Derek Jeter Just Started Fragmenting Sports Content!!!
Remember when stocks were pretty much traded on the NYSE and NASDAQ, with the exception of the Greyhound Bus Company, which traded on the Amex?
Then Instinet came along. And Bernie Madoff. Then Optimark, but not really. Then the Arizona Stock exchange, but not really.Then Bloomberg Tradebook. Then REDI, ARCA, ATTN, ISLD, POSIT. Then more dark pools. Then ping destinations. Then off exchange electronic-routing flashes….
Sheesh. The market got all fragmented, as well as competitive and complex. It got weird, with all kinds of conflicts of interest in where an order would be routed for execution.
Guess what Derek Jeter just started doing! The Players Tribune (TPT) is his just-announced website that will compete with the major network hubs that tend to control sports content.
Each morning, let’s say you are on the treadmill. You fell asleep during the big game last night, and you want to know what happened. You tune to SportCenter. Or let’s say you are in your car, you tune to Boomer and Carton on the FAN, or Mike Francesa.

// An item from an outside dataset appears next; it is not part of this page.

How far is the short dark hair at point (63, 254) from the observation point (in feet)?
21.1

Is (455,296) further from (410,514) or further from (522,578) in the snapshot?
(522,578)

Or let us say that you at your desk at work – you bring up ESPN.com. While sports content is not really in just one place to begin with, it is somewhat concentrated.
TPT is going to challenge that. Jeter and his backers will try to sign up key sports figures, and stake them so that when they have some important comments to make, or questions to answer, they do it on their website. Will it succeed? I guess one needs to ask if Phil Mickelson, Geno Smith, Peyton Manning, Tom Brady, King James, and others will sign on. If they do, then The Players Tribune will be a unique product competing with unique content, and the marketplace will likely reward it. Ad sales will be brisk! I can already see it going public, or being bought by anyone from Disney to Microsoft. And Jeter will in one fell swoop match his career earnings Wall Street and Silicon Valley style.
TPT will attract other also-rans to the same business model. Maybe Matt Harvey will try a platform. Maybe A-Rod will. Maybe Big Papi or David Wright will try creating one too. Heck, maybe 40 similar platforms will emerge! And because each of these platforms will have, at least at first, unique content, their existence will create the need for some smart aggregation technology.
Maybe a new industry is started that does this aggregation. Maybe one such company is called Sports Content Exchange. Let’s say it takes content from each of the sites, licenses the usage for a small redistribution fee (or maybe pilfers the content anyway), and puts it together in a new aggregated site. This new aggregated site, Sports Content Exchange Dot Com will start to compete with ESPN too.
But here is the thing… Many of these also-rans will not be able to attract enough natural content to competitively stand on their own, in stark contrast to the success of TPT. Maybe 1993 Yankee shortstop Andy Stankiewicz starts a site, and the web hits just aren’t there. Maybe Andy strikes a deal with Sports Content Exchange Dot Com , and he tells them he will rebate them if they pick up content from his website. And Sports Content Exchange Dot Com says, “sure why not?” – Because it’s nice for them to be able to GET PAID for some of the content they are providing/aggregating, instead of paying for it, which they usually do.
And 40 other platforms like Andy’s start up, and are perhaps also too crappy to stand on their own. So they try paying Sports Content Exchange Dot Com to pick up their content as well.
What’s my point? Often-times innovation starts on Wall Street that can be far-reaching across industries. You all see how competition has fragmented our capital markets. A lot of the after-effects have been good for all of us. Some of them have not.
And now it is entirely possible that sports content is going to be “democratized” in the same way. I am guessing Derek Jeter will succeed. I am guessing he is very, very bright. Consuming sports content a decade from now is likely to be very different than it is today, and I think at that point many will point to Derek Jeter and TPT and credit them for the change.
This future market for sports content will likely bring some high-quality unique content very directly to consumers. It will also likely bring much blech “meh”-quality, non-unique content that will annoy everyone, and we will have to sift through that crappy content to get to the good content.